MakerBot is a New York-based 3D printing company founded in 2009 by Bre Pettis, Adam Mayer and Zach Smith, and is widely regarded as popularizing 3D printing among consumers. MakerBot makes a variety of printers and scanners, and also facilitates the sharing of designs and general education about 3D printing through a community called Thingiverse. Schematics shared on Thingiverse are typically licensed for Creative Commons use, so others may use and edit them. Makerbot offers a suite of apps for mobile, tablet, and computer that allow builders to keep track of their plans, edit models, and monitor progress of ongoing print jobs. MakerBot sells various plastic filament types, such as ABS, PLS, flexible, and dissolvable. They have a few dedicated physical retail locations, but for the most part, they partner with Microsoft stores and have their products available there. Makerbot has also partnered with Nokia and Ouya to enable fans to create custom cases.
Makerbot acquired 3D computer part producer 3DWorldWide in 2010. In 2011, they took $10 million in venture capital, and were acquired in 2013 for $403 million in stock from Stratasys Incorporated. Detailed information of later models of the printers were not open-sourced as the originals had been, generating some backlash from the community and co-founder Zach Smith.

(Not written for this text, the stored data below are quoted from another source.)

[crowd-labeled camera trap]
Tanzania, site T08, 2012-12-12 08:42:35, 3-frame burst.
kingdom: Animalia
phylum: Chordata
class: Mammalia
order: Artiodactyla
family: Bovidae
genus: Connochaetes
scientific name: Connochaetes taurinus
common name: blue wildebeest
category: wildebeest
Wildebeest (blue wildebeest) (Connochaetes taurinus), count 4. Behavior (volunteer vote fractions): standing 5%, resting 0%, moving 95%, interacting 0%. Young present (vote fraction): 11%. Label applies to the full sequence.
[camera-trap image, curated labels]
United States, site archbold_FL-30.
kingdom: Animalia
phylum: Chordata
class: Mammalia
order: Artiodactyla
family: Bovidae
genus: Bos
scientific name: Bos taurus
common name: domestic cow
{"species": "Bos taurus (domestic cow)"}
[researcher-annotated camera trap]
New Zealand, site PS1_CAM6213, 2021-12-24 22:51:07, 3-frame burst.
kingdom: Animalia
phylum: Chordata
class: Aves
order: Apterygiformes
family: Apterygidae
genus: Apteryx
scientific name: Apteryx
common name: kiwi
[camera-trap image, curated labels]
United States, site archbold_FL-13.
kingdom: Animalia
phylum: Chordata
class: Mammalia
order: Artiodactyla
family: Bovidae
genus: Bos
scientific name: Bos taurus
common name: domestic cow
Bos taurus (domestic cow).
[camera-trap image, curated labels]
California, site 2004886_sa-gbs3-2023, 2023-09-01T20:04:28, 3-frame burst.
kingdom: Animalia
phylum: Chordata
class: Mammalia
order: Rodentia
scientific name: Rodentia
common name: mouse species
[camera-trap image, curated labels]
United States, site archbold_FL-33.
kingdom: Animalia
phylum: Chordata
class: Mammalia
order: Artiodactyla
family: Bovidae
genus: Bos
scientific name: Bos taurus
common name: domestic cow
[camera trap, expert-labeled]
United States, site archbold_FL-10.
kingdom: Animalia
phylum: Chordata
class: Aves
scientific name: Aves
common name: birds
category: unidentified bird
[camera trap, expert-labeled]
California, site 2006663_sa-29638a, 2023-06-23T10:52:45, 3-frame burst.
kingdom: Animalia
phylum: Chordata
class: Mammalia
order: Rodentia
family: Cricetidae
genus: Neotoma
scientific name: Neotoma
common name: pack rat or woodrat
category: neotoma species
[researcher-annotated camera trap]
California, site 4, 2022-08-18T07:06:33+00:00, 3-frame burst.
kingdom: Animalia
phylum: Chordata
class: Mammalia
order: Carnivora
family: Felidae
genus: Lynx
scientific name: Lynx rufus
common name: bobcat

Makerbot's first product was the Cupcake CNC, which was largely open-sourced, and enjoyed many improvements due to community contributions. As of spring 2014, Makerbot's top-of-the-line model, the Replicator Z18, offers a whole host of features, including a camera that allows remote mobile monitoring and control and a fairly tall 18-inch build volume. Makerbot is working on an experimental printer that can extrude two colors of plastic at the same time, enabling the easy creation of multicolor objects. Makerbot also offers a scanner which can capture digital 3D models of real world objects, so they can be replicated, edited, or shared.